3. So what happens if the Simon Phipps’s of the world are right? So what happens if the future of software is indeed Open Source? How will Microsoft keep its shareholders happy? What if this recent article is right, and the unavoidable future is free software, and paid software is an equally unavoidable thing of the past? What then? Who has the answers? Do the answers actually exist yet? [N.B. I had the distinct pleasure of meeting Simon Phipps this summer at a dinner party, and I found him delightful company. Though his job is working with Open Source at Sun Microsystems, he also had a lot of nice things to say about Microsoft. A true gentleman.]
4. Are people [both inside and outside the company] ready to start seeing Microsoft not primarily as a software company, but as a media company? And if Microsoft’s business model turns away from paid software, towards advertising and free software, who will be the winners? Who will be the losers?
5. Calling Microsoft “Evil” is too easy. An adjective used by the incurious and intellectually lazy.

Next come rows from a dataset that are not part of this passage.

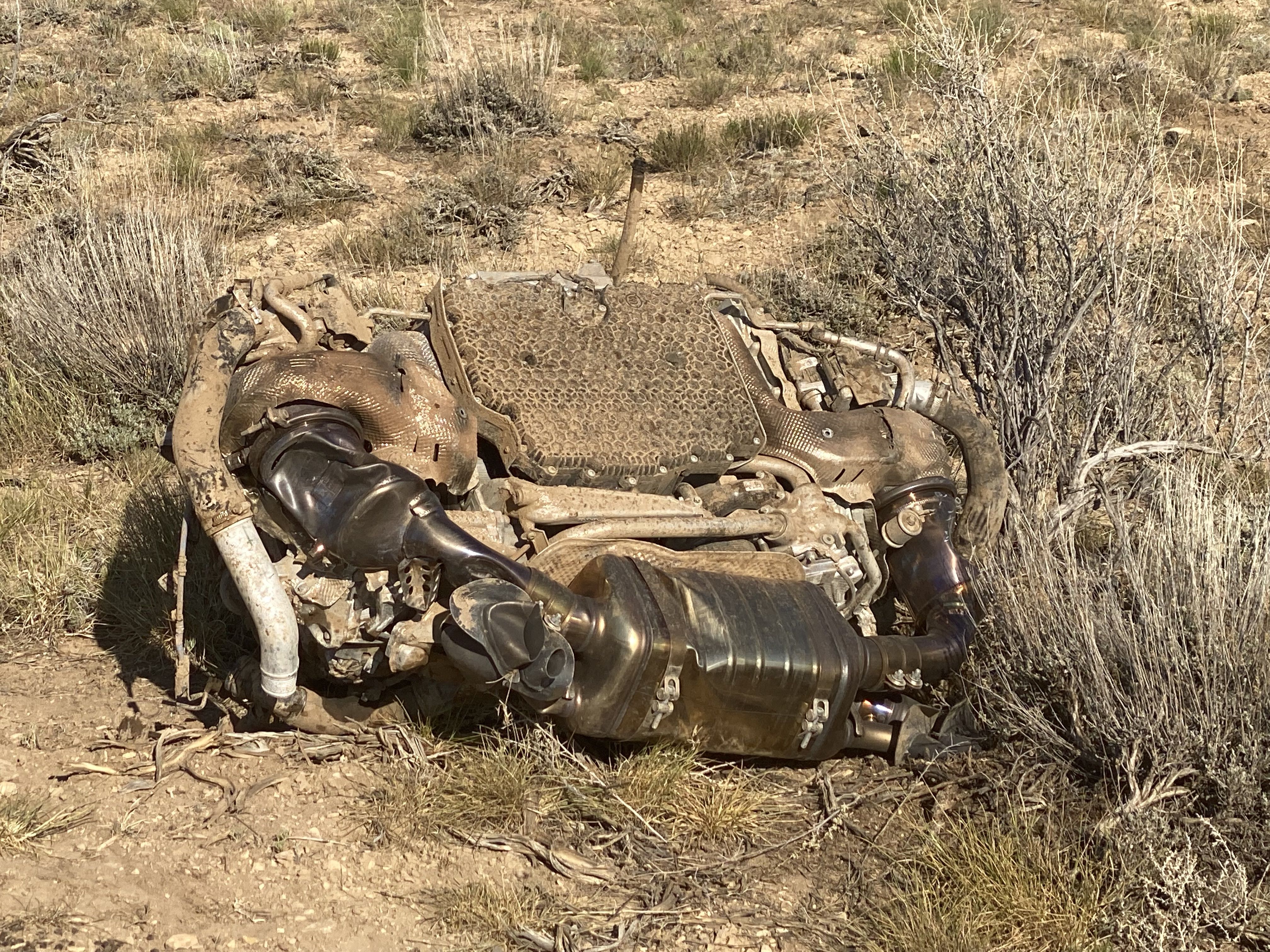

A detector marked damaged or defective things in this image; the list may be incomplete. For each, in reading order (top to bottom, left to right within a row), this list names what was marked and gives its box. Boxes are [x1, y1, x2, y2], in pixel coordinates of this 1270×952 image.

rusty metal surface [221, 345, 478, 492]
wrecked engine assembly [171, 266, 1001, 762]
burnt metal surface [426, 279, 762, 492]
rusty metal surface [434, 279, 762, 492]
rusty metal surface [526, 538, 803, 589]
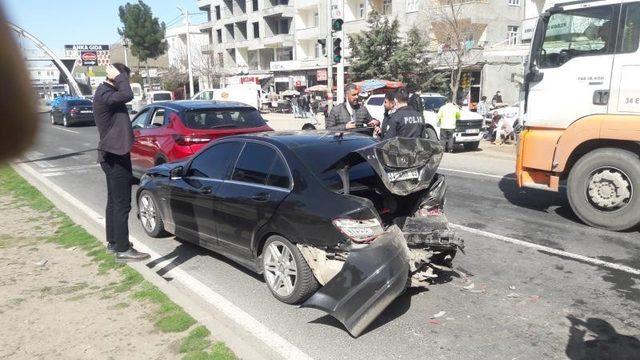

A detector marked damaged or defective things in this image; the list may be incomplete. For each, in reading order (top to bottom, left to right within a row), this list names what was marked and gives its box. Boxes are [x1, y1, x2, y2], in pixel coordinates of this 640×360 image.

damaged black sedan [138, 131, 462, 336]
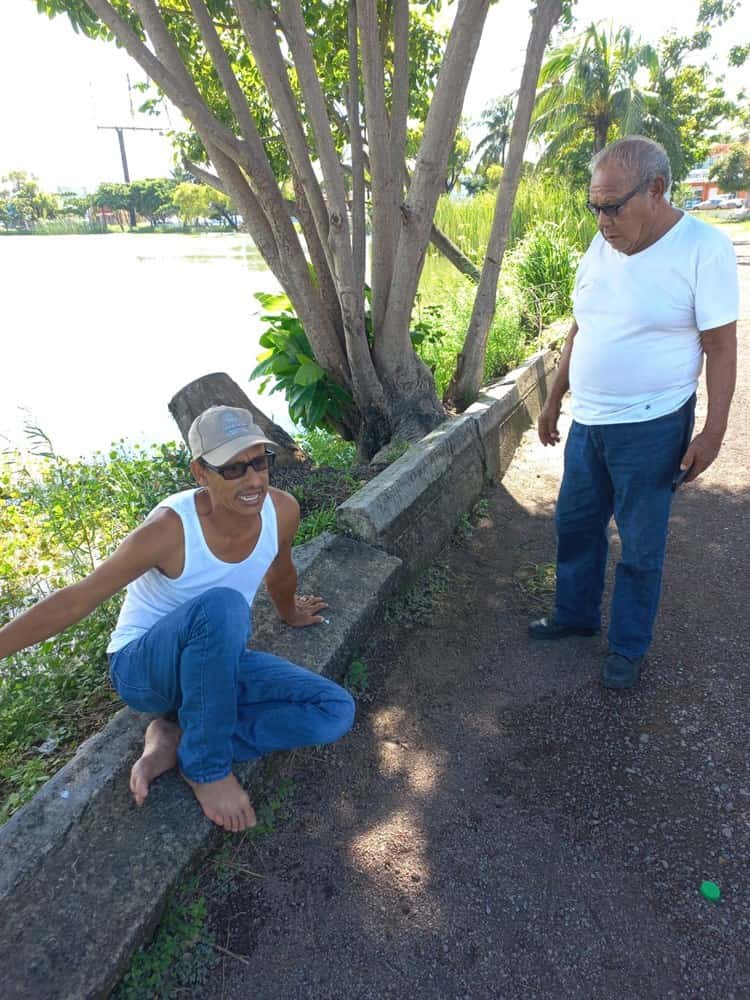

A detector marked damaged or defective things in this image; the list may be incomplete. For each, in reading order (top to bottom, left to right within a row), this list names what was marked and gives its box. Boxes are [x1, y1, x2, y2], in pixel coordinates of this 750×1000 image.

cracked concrete edge [338, 348, 556, 560]
cracked concrete edge [0, 536, 402, 996]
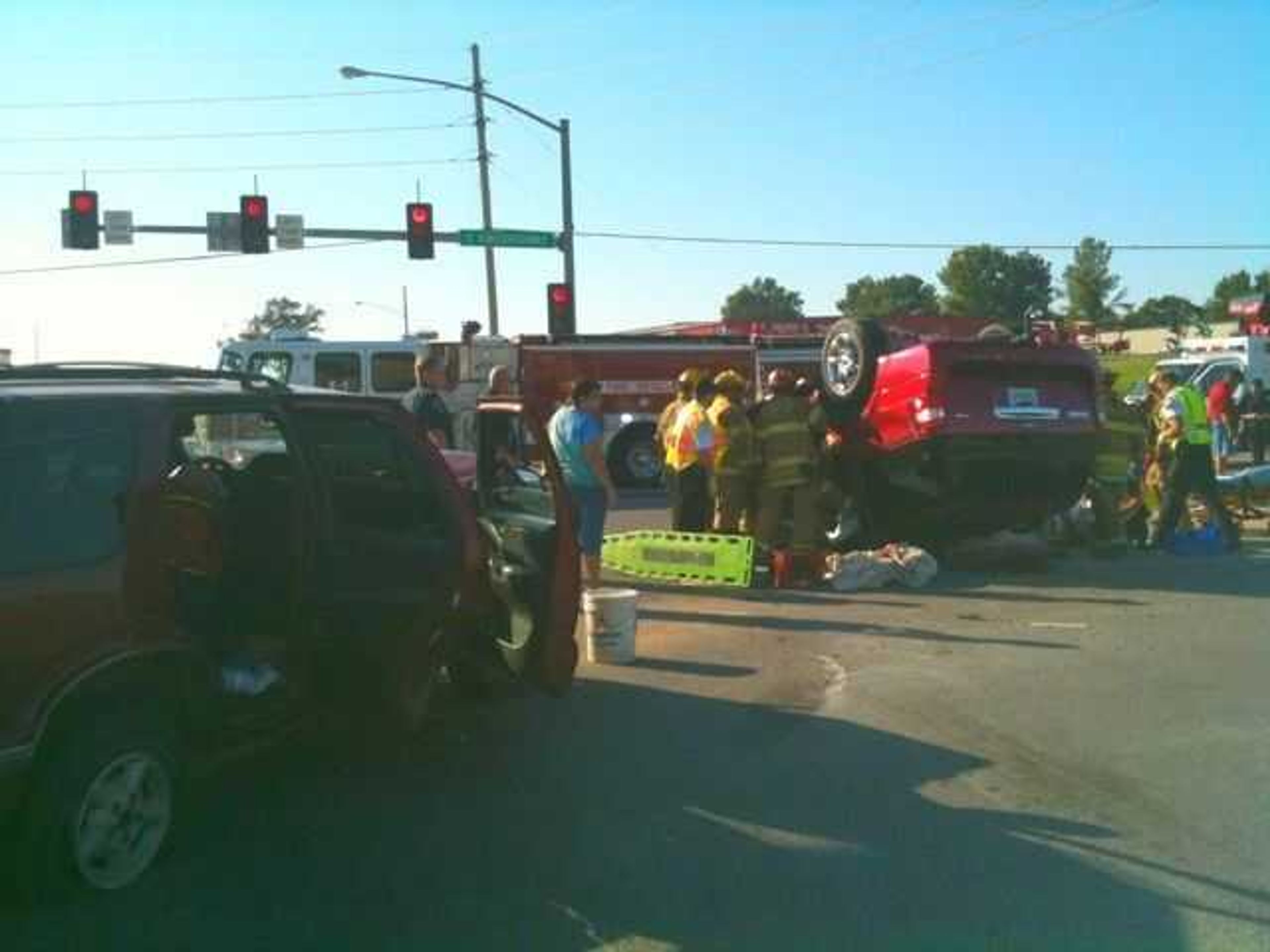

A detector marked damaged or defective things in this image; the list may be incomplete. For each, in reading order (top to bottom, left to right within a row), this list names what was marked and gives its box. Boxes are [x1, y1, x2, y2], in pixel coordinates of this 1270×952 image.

overturned red suv [2, 360, 577, 894]
overturned red suv [820, 317, 1095, 547]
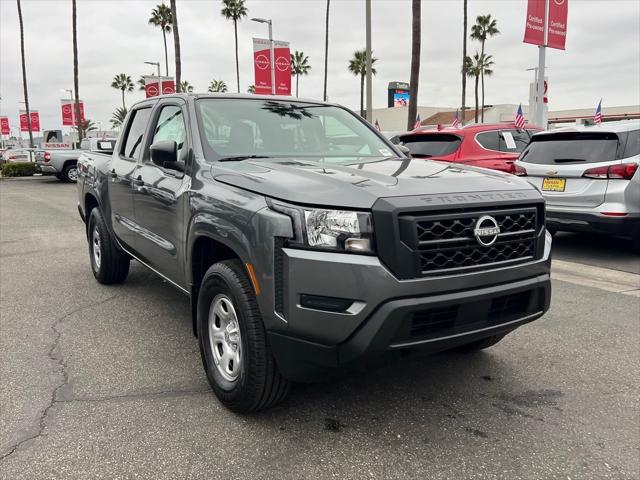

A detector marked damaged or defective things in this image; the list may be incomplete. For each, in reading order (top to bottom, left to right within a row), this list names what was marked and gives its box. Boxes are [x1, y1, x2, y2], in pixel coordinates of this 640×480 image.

crack in pavement [0, 292, 120, 462]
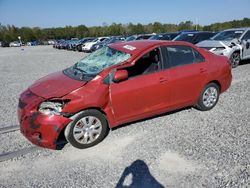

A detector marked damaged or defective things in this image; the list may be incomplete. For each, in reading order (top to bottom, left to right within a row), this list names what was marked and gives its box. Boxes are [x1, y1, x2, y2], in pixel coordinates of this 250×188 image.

damaged windshield [72, 46, 131, 75]
crumpled hood [28, 71, 86, 99]
front bumper damage [18, 89, 71, 150]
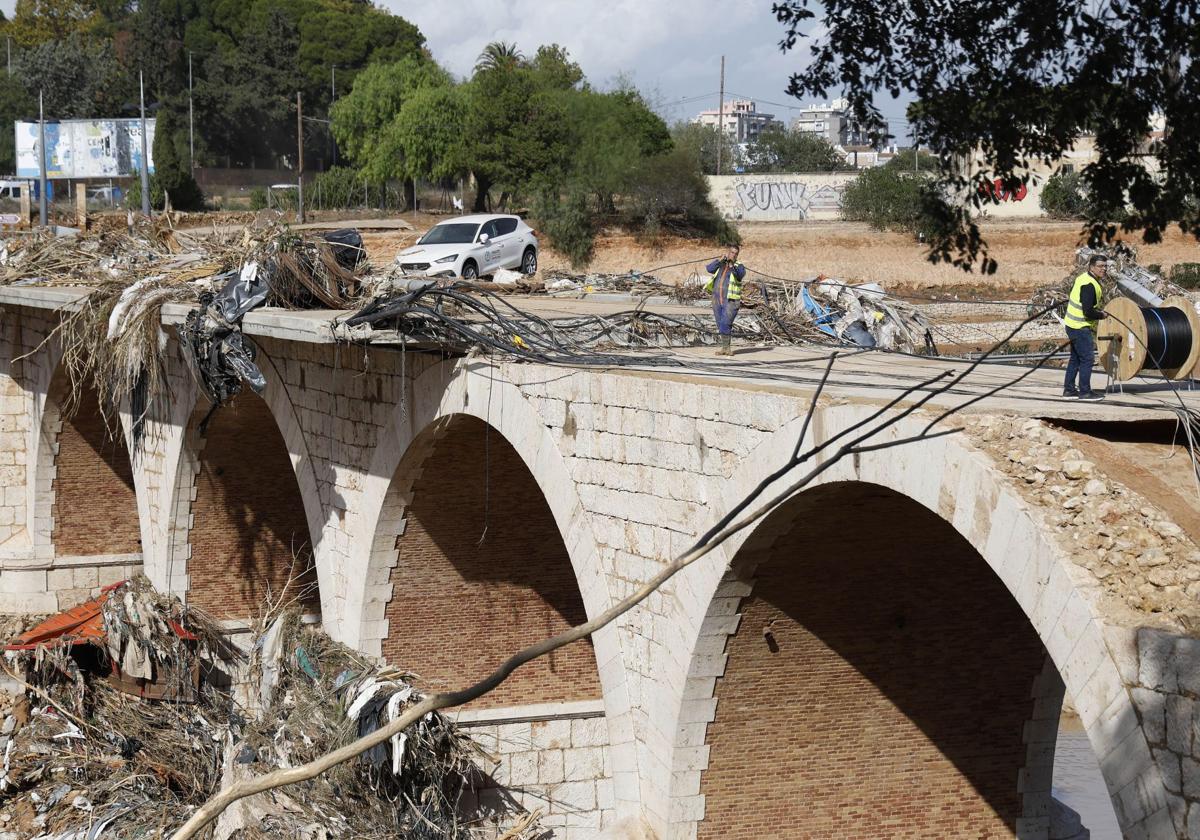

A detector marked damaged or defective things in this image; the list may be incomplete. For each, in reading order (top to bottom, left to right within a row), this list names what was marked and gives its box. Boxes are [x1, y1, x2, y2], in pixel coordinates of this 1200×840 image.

damaged car [394, 215, 540, 280]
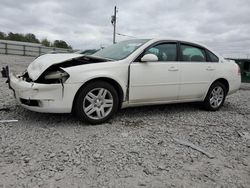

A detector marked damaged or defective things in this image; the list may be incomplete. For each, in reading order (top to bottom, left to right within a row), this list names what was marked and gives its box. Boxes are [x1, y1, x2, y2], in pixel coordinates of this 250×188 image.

crumpled hood [27, 53, 83, 81]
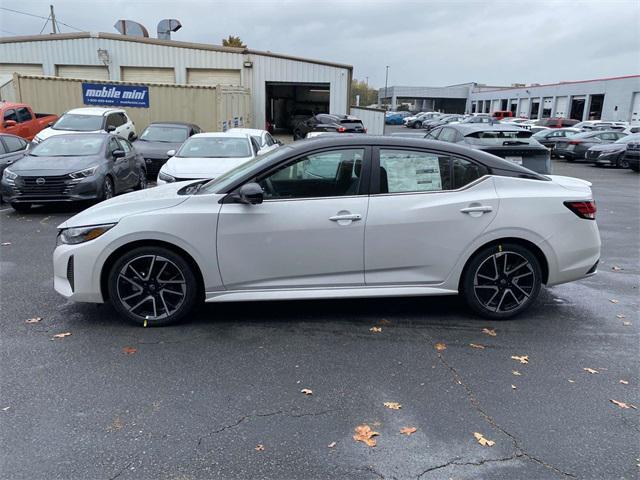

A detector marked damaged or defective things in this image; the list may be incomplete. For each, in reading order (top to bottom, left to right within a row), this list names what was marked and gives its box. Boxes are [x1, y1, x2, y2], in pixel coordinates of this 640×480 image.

cracked pavement [0, 158, 636, 480]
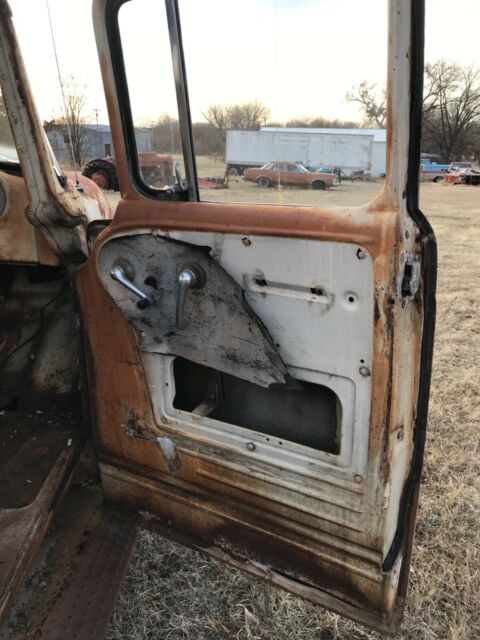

6. I find it re-assuring that most Microsofties I meet don’t seem too phased by the fact that I use a MacBook, not a PC. As Bill Gates said recently, “We like Apple, they buy a lot of software from us.“
7. A few weeks ago, I was having lunch with somebody very high up the global Digital Advertising foodchain. He was telling me about how once he was pitching for a ten million dollar account with a large international client. The client basically said, “I love the idea. Let’s do it. But… can you scale it to a hundred million dollar spend?” My friend sadly had to confess that his idea did not scale that large. My takeaway: Advertising clients are lining up to give talented folk their money. The only problem is, this brave new world is still in its infancy, much the same way TV advertising was in its infancy fifty years ago. Unlike traditional advertising media, demand for services exceeds supply. There lies the opportunity, but even the smartest minds in the business are still having a hard time figuring it out.
8. Though Google may be a fierce competitor of my friends in Redmond, in many ways what they’re doing actually makes Microsoft’s job a whole lot easier. Google broke a lot of ice when it came to creating a viable mass market for advertisers [understatement]. Thanks to Google, people ARE willing to spend money on online advertising in a way they simply weren’t before AdSense came along. If Microsoft [or any other company] can add something to the party, with ever more increasingly sophisticated offerings, they stand to gain on a massive scale. The clients are there, ready and willing to spend the big money. But now the onus is on Microsoft et al to provide a good enough reason.
9. As wonderful and interesting as “Web 2.0″ has been to both me and a lot of my friends, the fact is, again, it’s still early days. Again, even the smartest people I know in this space have little idea about what’s going to happen next. Again, like TV advertising in the 1950s, we’re basically making it up as we go along. But that’s what makes it so exciting.
10. I still happily stand by what I said about Microsoft, late last year:
For too long, Microsoft has allowed other people– the media, the competition and their detractors, especially– to tell their story on their behalf, instead of doing a better job of it themselves.
We firmly believe that Microsoft must start articulating their story better– what they do, why they do it, and why it matters– if they’re to remain happy and prosperous long-term.
Let me put it another way: The future of Microsoft, and how Microsoft talks to people in the future, are one and the same. Yes, Virginia, the future of Microsoft is “Conversation.”